#### Source text

Road Tests

First drive: BMW 6 Series Gran Turismo answers the SUV

What is it?

The 6 Series Gran Turismo is a bit of an odd fish, a luxury German hatch with few rivals. Maybe the Audi A7 Sportback, or Mercedes CLS Shooting Brake? Not quite – it has a different set of priorities than they do.

Mind you, it’s not as odd as the car it replaces. The old one was called the 5 Series Gran Turismo. BMW remains a trifle embarrassed about building a common-person’s hatchback, so it positions the GT as a luxury five-door coupe. And as a coupe it now qualifies for an even number in BMW’s naming strategy.

The 6 Series Gran Turismo an enormously fine thing to ride around in. The wheelbase matches that of a 7 Series, and the seats are mounted sightly higher off the floor. The net result is lounge legroom in the back.

Meanwhile, because the dash and the interior fittings and materials are pretty much the same as the forthcoming generation of 6 Series Gran Coupe (that’s the lower, sleeker five-door), they’re really very nicely done. The whole place has an aura of craftsmanship and expense.

Then behind the seats you’ve got a chasm of a boot, with hatchback versatility thrown in. Even with the seats up, the 610-litre boot will gulp down four 46-inch golf bags – whatever they are – without a burp.

But it’s mission-critical that the car looks more sleek than the porky, frumpy old 5GT. The extra length helps the looks, if not the parking (it’s over five metres now). Also the tail is a significant 6cm less high off the ground than before, so to help aero there’s now a raising boot spoiler. The tail-lights have three-dimensional covers to subliminally remove bulk. It works. Up to a point. The 6 Series Gran Turismois still a car that carries bulk.

Bulky or not, it’s been engineered to drive like a BMW. It’s lost a nice round 150kg over the old 5 Series GT, despite the fact it’s longer. How? Because they ditched the silly and heavy split tailgate thing, and the odd folding internal partition between cabin and boot.

It’s a simple powertrain line-up in SA, at first. The 640i is a six-cylinder petrol with the familiar 254kW 3.0-litre engine. The other is 198kW 630d diesel with BMW’s xDrive all-wheel-drive system. Both have eight-speed autos.

It’s remarkably refined and isolating. A brilliant thing for passengers, and for drivers too, on a long long haul or a dreary commute. But it’s not going to light up a smile behind the wheel on an interesting road. Even though it’ll tackle difficult and twisty sections at big speed, it’s just not that engaging.

########
#### Records shown

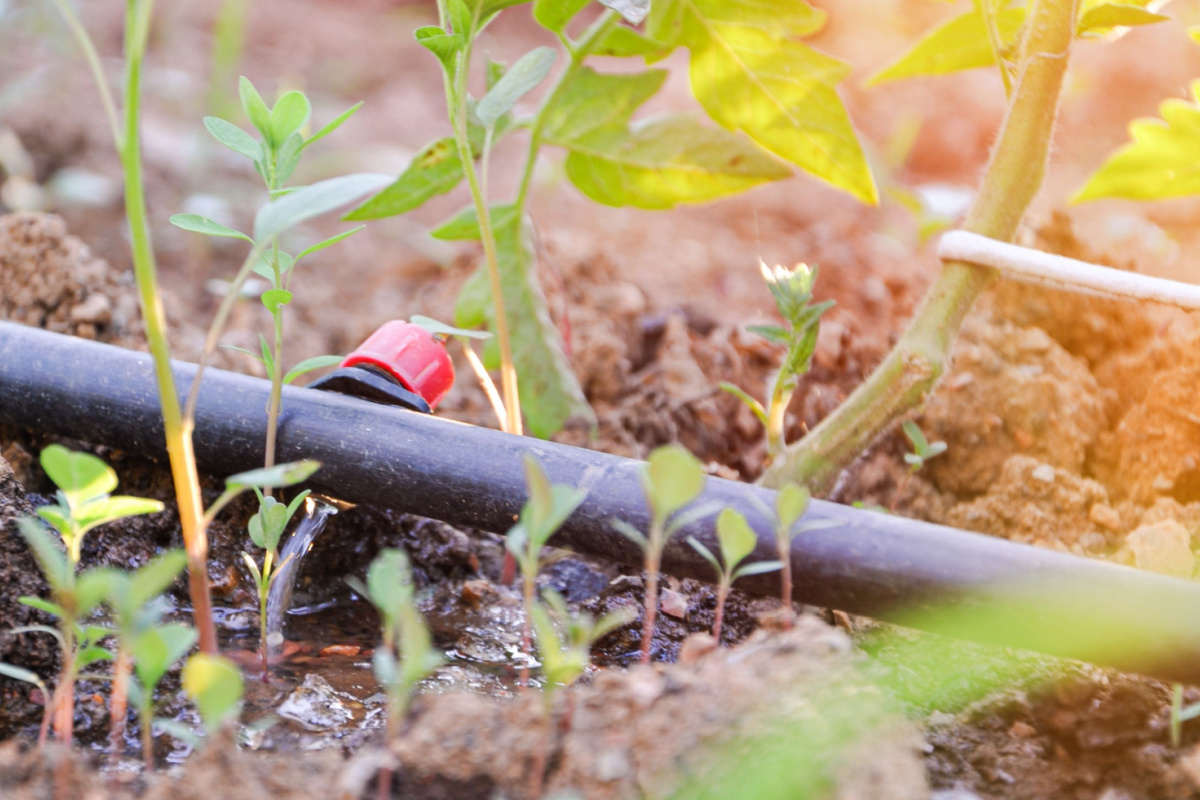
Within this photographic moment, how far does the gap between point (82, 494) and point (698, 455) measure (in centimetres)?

########
#### Records shown

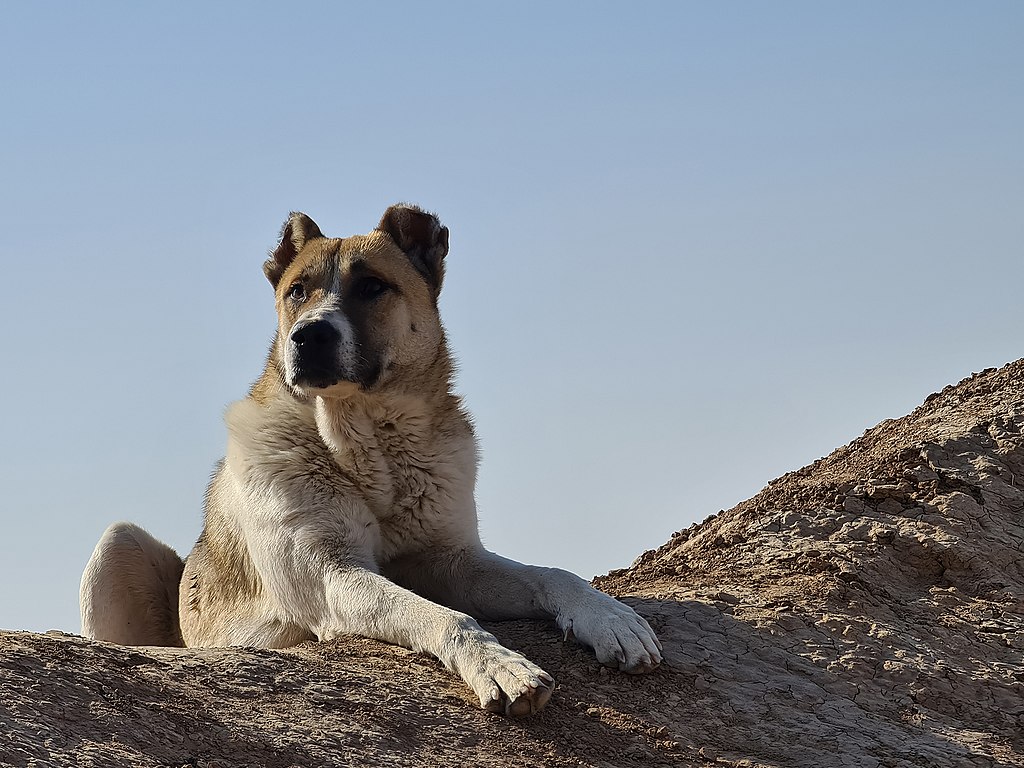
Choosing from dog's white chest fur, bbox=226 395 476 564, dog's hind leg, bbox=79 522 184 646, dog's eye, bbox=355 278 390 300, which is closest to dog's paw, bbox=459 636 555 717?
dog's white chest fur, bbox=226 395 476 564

########

Given exercise A: In the BMW review, how much weight has the 6 Series Gran Turismo lost compared with the old 5 Series GT?
Given exercise B: Please pick up the BMW review after its final sentence and keep writing it.

Final answer A: It has lost 150kg.

Final answer B:
When you give the 640i’s six-cylinder turbo engine a pasting, it does more to warm your heart. Its sound is muted going gently but the noise is deliciously charismatic as it revs and shoves you in the back. BMW’s published 0-100km/h time of 5.3sec is entirely believable. But actually there’s no need to go to the 7,000rpm red-line as the best work is done as it passes one notch below that. There’s plenty of torque over a big swing of the dial, little lag and a transmission that’s smooth and alert under full or part load.

On the inside

Lounging around in the 6 Series Gran Turismo makes you feel pretty good about yourself.

Whether you’re in the front or back seats, you’ve got space and lush comfort, the seats padded and shaped like body gloves. Electric front seats are standard, and optional extra-comfort chairs adjust in a galaxy of extra directions.

A back-seat option pack gives you rear entertainment screens, electric backrest adjustment (which doesn’t actually adjust very far) and heated back seats. In a car that prioritises its rear passengers so generously, this pack doesn’t seem like overkill.

Ahead of the driver, the dash has familiar sections from the 5 and 7 Series, but fresh shapes too. Woods, leathers and metallics looks and feel like items of quality and craft.

The instruments are synthetic graphic impersonations of real clocks, but well enough done that you’d think they are real. So what’s the point? Well, they do allow a certain flexibility of layout but in the end it seems like wasted effort.

BMW has also gone a bit overboard on control inputs for the iDrive system. You can use the twist-push-nudge controller as usual. Or you can write letters and pinch/zoom by caressing its top surface with your fingers. Or you can use the main screen as a touchscreen. Or there’s always voice input if you don’t mind talking to your car.

Or finally the ridiculous and flaky gesture control system. Why is making a silly circular motion in the air more convenient or less distracting than turning the volume knob? We have the answer: it isn’t.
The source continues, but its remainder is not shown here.